Recruiters Repeatedly Ignoring

Curious to hear what everyone would do in this position. I am currently looking around for internship opportunities, with no specific plan in mind. I found a role that I am interested in here at a bank in the Netherlands and reached out to the recruiters to learn more.


I initially emailed, with a very small cover letter and CV on March 12th, and received a reply one week later asking me to send an email to a colleague, who was cc'd. I should include here for context - I was very much just putting out feelers, and at the time still doing another internship, so I did not respond to this for a month. I figured, at least for a while, that the other recruiter would see my email in the thread due to being cc'd, and follow up - but that never happened. 


On April 12th, I sent a new email to the correct recruiter, which went unnoticed. A follow-up on May 4th, just the same. I managed to get a WhatsApp number from a page on the bank's website, and although I haven't called, I have sent two messages that were seen but also ignored. Finally, one week ago, I responded to the initial recruiter asking for another contact, shockingly, still waiting for a response.


All messages were polite, so I can't imagine it's spiteful. I don't mind the rejection, perhaps my profile just isn't the right fit right now - but a response is a small courtesy, allowing me to then move on to focus on other positions. 


Has anyone been in this position before, what did you do? My concern is that should I give up prior to being informed of a rejection reason - I am giving up what could potentially be a large opportunity, all because of a small interaction with just two people.

 
Most Helpful

I think the advice here is to move on - the role was likely filled by the time you responded (one month later), or you weren't the right candidate. Recruiters care about recruiters and getting paid - if you were right, they'd have acted. It isn't nice for them to not respond, or professional, but it's very common, especially at the junior level. Don't pester them and risk being remembered in a bad light.

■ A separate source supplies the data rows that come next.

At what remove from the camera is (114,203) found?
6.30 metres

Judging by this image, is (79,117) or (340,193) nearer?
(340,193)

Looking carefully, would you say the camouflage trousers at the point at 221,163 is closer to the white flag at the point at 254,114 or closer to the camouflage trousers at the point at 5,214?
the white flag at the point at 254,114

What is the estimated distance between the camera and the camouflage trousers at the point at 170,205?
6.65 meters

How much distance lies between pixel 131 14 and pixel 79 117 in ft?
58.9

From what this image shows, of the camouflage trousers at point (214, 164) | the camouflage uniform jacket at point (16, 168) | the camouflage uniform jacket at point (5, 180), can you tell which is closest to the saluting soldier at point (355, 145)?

As a bit of "tough love" advice, it was neither polite of you to ignore their message for a month, whatever the reason. I know internships can be busy, but it does indicate a lack of interest on your part (or it might make the recruiter think you're playing "hard to get", which will only antagonise them), which might have been a red flag. I'd always suggest to reply promptly and make their lives easy.

Good luck finding other roles!

 

Literally no one will give you a reason for rejection. It's a legal issue so you don't sue.

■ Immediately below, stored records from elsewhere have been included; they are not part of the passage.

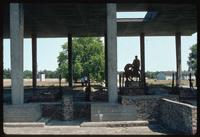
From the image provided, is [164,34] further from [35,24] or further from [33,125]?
[33,125]

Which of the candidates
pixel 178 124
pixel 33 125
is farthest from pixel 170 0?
pixel 33 125

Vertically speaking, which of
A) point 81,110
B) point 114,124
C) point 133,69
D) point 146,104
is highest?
point 133,69

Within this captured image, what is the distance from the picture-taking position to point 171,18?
102 feet

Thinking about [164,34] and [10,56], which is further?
[164,34]

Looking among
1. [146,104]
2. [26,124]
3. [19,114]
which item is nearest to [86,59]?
[146,104]

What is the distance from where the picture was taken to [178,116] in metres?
16.6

You were dinged because you took a MONTH to respond to the recruiter, this isn't rocket science here. 24 hours is acceptable, 48 hours if you must - if you come back a month later you are getting deleted.

Seriously stop reaching out, it's creepy at this point. Also most jobs you will never hear back from so if they don't respond after maybe 2 follow ups, just move on. 

 

Thanks for your response. I think the crucial point here is that all information was included in the original email, which the second recruiter would also have seen. As such, being relatively impartial to the outcome, I felt I had fulfilled my duties as an applicant. I agree that the timeline was perhaps a little extended in hindsight, but I'm interested to hear why you think I'm entirely at fault given these circumstances. Would you ignore an email in your inbox just because you were cc'd and not directly mailed? I wouldn't

 

Recruiters are busy and they have literally hundreds of candidates to deal with. The month to reply thing is a total dealbreaker - when there are 50 candidates who respond to emails within the hour, as a college student (or early career) you are just giving them easy reasons to ding you at that point.

As for not responding, your resume was probably not quite what they were looking for and she's not going to type out a long rejection on the spot.

Also I'm not clear if you CCed her initially or if the other recruiter added her, but either way, the onus is on you as a prospective candidate to reach out. These are not executive recruiters looking for a CEO and you're some exceptionally qualified person. You are someone with no to little full-time experience trying to get them to give you a job, it's on you.

I maintain that you're at fault with this one - but hey, lots of learning to take away from this. Be responsive to a fault, be proactive if someone gives you a person to reach out to, and don't follow up excessively/on multiple platforms as that's standing out in a very bad way. There are plenty of other jobs out there and you can apply some of this to your next recruiting process

 

Food for thought, recruiters are your best friend if they think they can make money off you. And they talk. You're gonna get ghosted, a lot, especially in this market. You piss one off, it can carry to others... it's like every few years someone's ridiculous cover letter makes waves around every bank on the street.

Hard not to take personally, but humbling when you realize how many phenomenal candidates there are. I'd suggest answering sooner, and if they don't answer a follow up email, drop it.